▸ Given text:
--
Social Media and Prediction: Crime Sensing, Data Integration and Statistical Modelling

Funded by: ESRC under the NCRM Methods Innovation Call

Funding: £194,138

Contributors: Williams, Burnap, Sloan, Rana et al.

This project ran between 2013 and 2015, and aimed to test if social media data could be used to  estimate crime patterns at an aggregate level.  Data were collected over 12 months generating 180 million geocoded tweets and close to 600,000 Metropolitan Police recorded crime incidents.  The ethics of using social media in crime and security research was a key component of the project.

The research developed new data fusion techniques and improved upon existing mathematical models that have used social media data to predict voting patterns, the spread of disease, the revenue of Hollywood movies, and the estimates of the centres of earthquakes. The central hypothesis was that crime and disorder related tweets are associated with actual crime rates on the streets, and these associations will outweigh conventional correlates of crime, such as unemployment and proportion of young people in an area.

Findings include:

  • Each Twitter user is a potential sensor of offline phenomena, such as crime;
  • These sensors observe natural phenomenon – the sights, sounds, and feel of the streets;
  • As in the case of the ‘broken windows’ thesis, these can include minor public incivilities – drinking in the street, graffiti, litter – that serve as signals of the unwillingness of residents to confront strangers, intervene in a crime, or call the police; cues that entice potential predators;
  • Sensors can publish information about local social and physical disorder in four ways: as victims; as first-hand witnesses; as second-hand observers (e.g. via media reports or the spread of rumour), and as perpetrators;
  • These social-actors-as-disorder-sensors have various characteristics.  Some are activated (i.e. publish tweets) based on specific signs, while others are not (based on variation in perceptions of disorder).   Data from these sensors also includes temporal and spatial information.   Sensors are not always switched ‘on’, as they may be offline, working, sleeping etc.  They may also act in ways that make data difficult to interpret and validate (e.g. using sarcasm and spreading rumours).   This means they produce data that are noisier than curated data.  However, the number of sensors is prodigious; over 500 million tweets are broadcast daily from over 500 million accounts; 15+ million of these emanate from the UK;
  • The inclusion of Twitter data increases the amount of variance explained in the crime estimation models;
  • Tweets containing mentions of ‘broken windows’ indicators were positively correlated with criminal damage, theft from a motor vehicle, possession of drugs, and violence in low crimes areas in London;
  • Tweets containing mentions of ‘broken windows’ indicators were negatively correlated with burglary in a dwelling, burglary in a business property and theft of a motor vehicle in high crime areas;
  • This pattern is in line with offline research which suggests discussions of neighbourhood degeneration and local crime issues at community meetings are not representative of local crime problems;
  • It is possible that residents in low crime areas are more sensitive to signs of neighbourhood degeneration and therefore feel motivated to broadcast instances of littering, graffiti and vandalism via social media, while residents in high crime areas are less motivated to express similar observations as they are not out of the ordinary (i.e. residents have become desensitised to neighbourhood decline);
  • Multiple sources of bias (propensity to use Twitter, propensity to tweet about crime issues, propensity to geolocate posts, etc.) are likely to be present and require suitable adjustments to be made before reliable estimates can be drawn using Twitter data in particular.
--
▸ Source information:
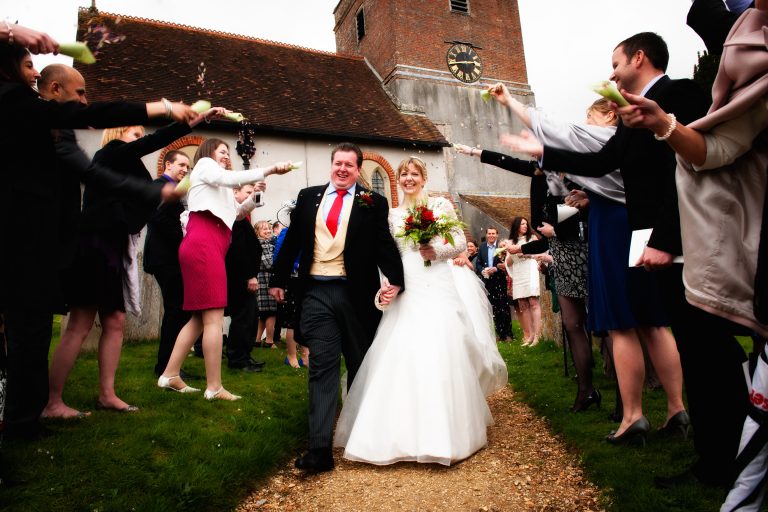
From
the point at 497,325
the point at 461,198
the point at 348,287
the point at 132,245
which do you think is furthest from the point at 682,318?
the point at 461,198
--
▸ Brief 1: In the description of the social media crime project, translate this sentence into Spanish: "Data were collected over 12 months generating 180 million geocoded tweets and close to 600,000 Metropolitan Police recorded crime incidents."
▸ Brief 2: Carry on the description of the Twitter crime-sensing project from its last bullet point.

▸ Task answer 1: Los datos se recopilaron durante 12 meses, lo que generó 180 millones de tuits geocodificados y cerca de 600.000 incidentes delictivos registrados por la Policía Metropolitana.

▸ Task answer 2:
Key outputs of this research include ‘Crime sensing with big data: the affordances and limitations of using open source communications to estimate crime patterns’British Journal of Criminology, and ‘Towards an ethical framework for publishing Twitter data in social research: taking into account users’ views, online context and algorithmic estimation’, Sociology.

This work is being extended to test if online hate speech improves the estimation of offline hate crime in London and LA County.